» WHAT THE EXERCISE ASKS: Copy all of the records below word for word, leaving out the pictures.

● ● ● ● ● ● ●

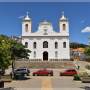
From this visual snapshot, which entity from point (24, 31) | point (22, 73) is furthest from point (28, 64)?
point (22, 73)

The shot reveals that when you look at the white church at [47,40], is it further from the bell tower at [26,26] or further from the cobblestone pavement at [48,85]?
the cobblestone pavement at [48,85]

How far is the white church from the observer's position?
90938 millimetres

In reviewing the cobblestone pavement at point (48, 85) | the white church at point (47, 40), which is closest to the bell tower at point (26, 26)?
the white church at point (47, 40)

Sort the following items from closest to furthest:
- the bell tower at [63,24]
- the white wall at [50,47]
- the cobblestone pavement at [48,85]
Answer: the cobblestone pavement at [48,85] → the white wall at [50,47] → the bell tower at [63,24]

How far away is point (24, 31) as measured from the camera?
92375 millimetres

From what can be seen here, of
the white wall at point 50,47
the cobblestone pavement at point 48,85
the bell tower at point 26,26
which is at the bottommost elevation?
the cobblestone pavement at point 48,85

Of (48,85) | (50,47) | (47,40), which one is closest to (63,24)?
(47,40)

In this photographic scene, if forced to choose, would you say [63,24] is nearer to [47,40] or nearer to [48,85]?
[47,40]

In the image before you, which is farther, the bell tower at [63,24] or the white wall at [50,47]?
the bell tower at [63,24]

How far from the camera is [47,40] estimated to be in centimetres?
9238

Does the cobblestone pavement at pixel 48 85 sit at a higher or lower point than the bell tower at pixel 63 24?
lower

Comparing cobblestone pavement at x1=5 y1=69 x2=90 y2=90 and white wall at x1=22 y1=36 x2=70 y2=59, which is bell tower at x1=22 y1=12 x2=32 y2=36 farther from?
cobblestone pavement at x1=5 y1=69 x2=90 y2=90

● ● ● ● ● ● ●

» RESPONSE:
From this visual snapshot, which entity from point (24, 31) | point (22, 73) is furthest from point (28, 64)?
point (22, 73)

The shot reveals that when you look at the white church at [47,40], is it further from the bell tower at [26,26] or further from the cobblestone pavement at [48,85]?
the cobblestone pavement at [48,85]

How far is the white church from the observer's position?
90938 millimetres

In reviewing the cobblestone pavement at point (48, 85) | the white church at point (47, 40), which is closest to the bell tower at point (26, 26)?
the white church at point (47, 40)

Sort the following items from closest to furthest:
- the bell tower at [63,24]
- the white wall at [50,47]
- the cobblestone pavement at [48,85]
Answer: the cobblestone pavement at [48,85] → the white wall at [50,47] → the bell tower at [63,24]

How far away is point (24, 31) as measured from the camera?
92375 millimetres

From what can be seen here, of
the white wall at point 50,47
the cobblestone pavement at point 48,85
the bell tower at point 26,26
which is at the bottommost elevation?
the cobblestone pavement at point 48,85

Of (48,85) | (50,47) | (47,40), which one is closest to (63,24)?
(47,40)

In this photographic scene, if forced to choose, would you say [63,24] is nearer to [47,40] or nearer to [48,85]?
[47,40]

In the image before you, which is farther, the bell tower at [63,24] or the white wall at [50,47]?
the bell tower at [63,24]

How far from the camera is [47,40] estimated to be in centimetres?
9238

Does the cobblestone pavement at pixel 48 85 sit at a higher or lower point than the bell tower at pixel 63 24?
lower

Comparing cobblestone pavement at x1=5 y1=69 x2=90 y2=90 and white wall at x1=22 y1=36 x2=70 y2=59, which is bell tower at x1=22 y1=12 x2=32 y2=36 farther from?
cobblestone pavement at x1=5 y1=69 x2=90 y2=90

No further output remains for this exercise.